─── Data section

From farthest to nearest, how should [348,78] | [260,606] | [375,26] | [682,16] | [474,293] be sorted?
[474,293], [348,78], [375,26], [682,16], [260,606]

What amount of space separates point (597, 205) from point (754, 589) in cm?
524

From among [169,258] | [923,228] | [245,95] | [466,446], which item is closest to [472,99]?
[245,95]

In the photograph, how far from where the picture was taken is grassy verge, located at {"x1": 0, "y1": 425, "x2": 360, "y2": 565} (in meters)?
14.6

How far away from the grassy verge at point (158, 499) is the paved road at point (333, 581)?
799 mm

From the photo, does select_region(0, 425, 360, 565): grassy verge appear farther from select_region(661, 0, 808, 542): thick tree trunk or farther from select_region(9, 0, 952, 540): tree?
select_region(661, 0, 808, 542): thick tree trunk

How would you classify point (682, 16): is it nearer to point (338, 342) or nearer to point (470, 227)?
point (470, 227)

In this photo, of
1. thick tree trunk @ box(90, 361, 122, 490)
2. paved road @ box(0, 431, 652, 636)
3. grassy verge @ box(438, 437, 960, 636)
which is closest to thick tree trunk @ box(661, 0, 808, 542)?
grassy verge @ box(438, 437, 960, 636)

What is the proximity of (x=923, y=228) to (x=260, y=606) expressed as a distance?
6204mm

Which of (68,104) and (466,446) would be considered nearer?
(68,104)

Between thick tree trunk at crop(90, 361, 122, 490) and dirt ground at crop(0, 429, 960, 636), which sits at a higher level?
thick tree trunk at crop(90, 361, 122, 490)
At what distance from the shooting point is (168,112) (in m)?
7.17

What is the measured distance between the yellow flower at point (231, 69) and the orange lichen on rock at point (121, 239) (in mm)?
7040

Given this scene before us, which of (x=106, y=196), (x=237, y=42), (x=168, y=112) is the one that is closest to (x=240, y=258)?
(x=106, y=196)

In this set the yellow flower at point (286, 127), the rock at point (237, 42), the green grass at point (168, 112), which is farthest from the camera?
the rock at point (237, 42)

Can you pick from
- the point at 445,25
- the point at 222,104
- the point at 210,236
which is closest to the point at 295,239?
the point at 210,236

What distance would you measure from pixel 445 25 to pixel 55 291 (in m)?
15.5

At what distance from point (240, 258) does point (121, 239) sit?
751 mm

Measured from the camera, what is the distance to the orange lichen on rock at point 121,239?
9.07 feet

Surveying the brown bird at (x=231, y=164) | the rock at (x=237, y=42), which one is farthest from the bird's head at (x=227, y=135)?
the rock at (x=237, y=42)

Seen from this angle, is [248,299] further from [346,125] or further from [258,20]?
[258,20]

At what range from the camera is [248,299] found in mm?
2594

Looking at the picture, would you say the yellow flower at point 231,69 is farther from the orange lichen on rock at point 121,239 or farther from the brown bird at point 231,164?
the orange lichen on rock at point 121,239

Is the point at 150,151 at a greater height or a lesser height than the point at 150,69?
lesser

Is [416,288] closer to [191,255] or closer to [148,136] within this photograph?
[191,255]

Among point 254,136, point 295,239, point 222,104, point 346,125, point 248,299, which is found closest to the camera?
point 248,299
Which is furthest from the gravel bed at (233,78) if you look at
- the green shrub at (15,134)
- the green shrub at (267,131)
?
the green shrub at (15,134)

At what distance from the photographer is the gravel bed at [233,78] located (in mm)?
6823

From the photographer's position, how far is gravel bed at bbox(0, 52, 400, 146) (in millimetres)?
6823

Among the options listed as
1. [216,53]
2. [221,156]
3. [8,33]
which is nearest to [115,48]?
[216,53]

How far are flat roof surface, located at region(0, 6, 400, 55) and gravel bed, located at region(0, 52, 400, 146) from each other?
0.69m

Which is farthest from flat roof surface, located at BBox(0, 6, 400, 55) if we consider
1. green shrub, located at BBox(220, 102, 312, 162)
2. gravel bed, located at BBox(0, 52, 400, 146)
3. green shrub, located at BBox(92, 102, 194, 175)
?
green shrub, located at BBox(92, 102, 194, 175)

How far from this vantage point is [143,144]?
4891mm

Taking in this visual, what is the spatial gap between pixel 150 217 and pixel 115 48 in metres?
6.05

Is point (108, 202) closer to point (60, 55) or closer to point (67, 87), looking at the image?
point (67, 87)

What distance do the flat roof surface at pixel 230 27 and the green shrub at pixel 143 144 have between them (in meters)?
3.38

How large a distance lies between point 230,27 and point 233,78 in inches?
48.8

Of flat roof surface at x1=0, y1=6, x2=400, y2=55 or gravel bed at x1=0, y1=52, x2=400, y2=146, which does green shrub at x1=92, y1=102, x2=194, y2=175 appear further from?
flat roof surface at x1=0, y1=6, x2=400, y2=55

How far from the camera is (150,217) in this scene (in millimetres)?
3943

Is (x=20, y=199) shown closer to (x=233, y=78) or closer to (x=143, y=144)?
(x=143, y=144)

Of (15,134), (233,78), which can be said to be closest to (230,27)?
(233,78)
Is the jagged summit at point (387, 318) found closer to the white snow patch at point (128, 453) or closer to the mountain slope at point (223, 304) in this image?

──────

§ Exercise description
Rewrite all the records above, replacing every instance of "paved road" with "asphalt road" and leaving everything else unchanged.

§ Right answer
From farthest to nearest, how should [348,78] | [260,606] | [375,26] | [682,16] | [474,293] be sorted?
[474,293], [348,78], [375,26], [682,16], [260,606]

What amount of space separates point (597, 205) from point (754, 589) in cm?
524

From among [169,258] | [923,228] | [245,95] | [466,446], which item is closest to [472,99]?
[245,95]

In the photograph, how far from where the picture was taken is grassy verge, located at {"x1": 0, "y1": 425, "x2": 360, "y2": 565} (in meters)?
14.6

How far away from the grassy verge at point (158, 499) is the asphalt road at point (333, 581)?
799 mm

From the photo, does select_region(0, 425, 360, 565): grassy verge appear farther from select_region(661, 0, 808, 542): thick tree trunk or farther from select_region(9, 0, 952, 540): tree?
select_region(661, 0, 808, 542): thick tree trunk

How would you classify point (682, 16): is it nearer to point (338, 342) or nearer to point (470, 227)?
point (470, 227)

In this photo, of
1. thick tree trunk @ box(90, 361, 122, 490)
2. asphalt road @ box(0, 431, 652, 636)
3. grassy verge @ box(438, 437, 960, 636)
which is closest to thick tree trunk @ box(661, 0, 808, 542)?
grassy verge @ box(438, 437, 960, 636)

What is the proximity of (x=923, y=228) to (x=260, y=606) expressed as a distance?
6204mm

Which of (68,104) and (466,446) would be considered nearer?
(68,104)

Between thick tree trunk at crop(90, 361, 122, 490) and dirt ground at crop(0, 429, 960, 636), which sits at a higher level?
thick tree trunk at crop(90, 361, 122, 490)
At what distance from the shooting point is (168,112) (in m)?
7.17

What is the measured distance between the yellow flower at point (231, 69) and the orange lichen on rock at point (121, 239) (in mm)?
7040

Given this scene before us, which of (x=106, y=196), (x=237, y=42), (x=168, y=112) is the one that is closest to (x=240, y=258)?
(x=106, y=196)

In this set the yellow flower at point (286, 127), the rock at point (237, 42), the green grass at point (168, 112), which is farthest from the camera?
the rock at point (237, 42)

Can you pick from
- the point at 445,25
- the point at 222,104
- the point at 210,236
which is closest to the point at 295,239?
the point at 210,236

What distance would you measure from pixel 445 25 to pixel 55 291 (in m)?
15.5

At what distance from point (240, 258) does point (121, 239) sit?
751 mm

Measured from the camera, what is the distance to the orange lichen on rock at point 121,239?
9.07 feet

Surveying the brown bird at (x=231, y=164) | the rock at (x=237, y=42), which one is farthest from the bird's head at (x=227, y=135)?
the rock at (x=237, y=42)

Seen from this angle, is [248,299] further from [346,125] or further from [258,20]?
[258,20]

At what range from the camera is [248,299] found in mm?
2594

Looking at the picture, would you say the yellow flower at point 231,69 is farther from the orange lichen on rock at point 121,239 or farther from the brown bird at point 231,164?
the orange lichen on rock at point 121,239

Is the point at 150,151 at a greater height or a lesser height than the point at 150,69?
lesser

Is [416,288] closer to [191,255] or closer to [148,136] within this photograph?
[191,255]

Among point 254,136, point 295,239, point 222,104, point 346,125, point 248,299, which is found closest to the camera?
point 248,299
Which is furthest from the gravel bed at (233,78) if you look at
- the green shrub at (15,134)
- the green shrub at (267,131)
?
the green shrub at (15,134)

At what distance from the photographer is the gravel bed at [233,78] located (in mm)?
6823

From the photographer's position, how far is gravel bed at bbox(0, 52, 400, 146) (in millimetres)?
6823

Among the options listed as
1. [216,53]
2. [221,156]
3. [8,33]
which is nearest to [115,48]?
[216,53]

How far are flat roof surface, located at region(0, 6, 400, 55) and gravel bed, located at region(0, 52, 400, 146) from each other?
0.69m

Which is farthest from flat roof surface, located at BBox(0, 6, 400, 55) if we consider
1. green shrub, located at BBox(220, 102, 312, 162)
2. gravel bed, located at BBox(0, 52, 400, 146)
3. green shrub, located at BBox(92, 102, 194, 175)
?
green shrub, located at BBox(92, 102, 194, 175)

How far from this vantage point is [143,144]?
4891mm

Taking in this visual, what is the spatial gap between pixel 150 217 and pixel 115 48 in metres?
6.05

Is point (108, 202) closer to point (60, 55) or closer to point (67, 87), looking at the image?
point (67, 87)

What distance do the flat roof surface at pixel 230 27 and the green shrub at pixel 143 144 have between them (in meters)?
3.38

How large a distance lies between point 230,27 and point 233,78 in inches?
48.8

Of flat roof surface at x1=0, y1=6, x2=400, y2=55 or gravel bed at x1=0, y1=52, x2=400, y2=146, which does green shrub at x1=92, y1=102, x2=194, y2=175 appear further from?
flat roof surface at x1=0, y1=6, x2=400, y2=55

How far from the camera is (150,217) in this scene (in millimetres)?
3943

Is (x=20, y=199) shown closer to (x=233, y=78) or closer to (x=143, y=144)?
(x=143, y=144)

Of (15,134), (233,78), which can be said to be closest to (230,27)?
(233,78)
Is the jagged summit at point (387, 318) found closer to the white snow patch at point (128, 453) or closer to the mountain slope at point (223, 304) in this image?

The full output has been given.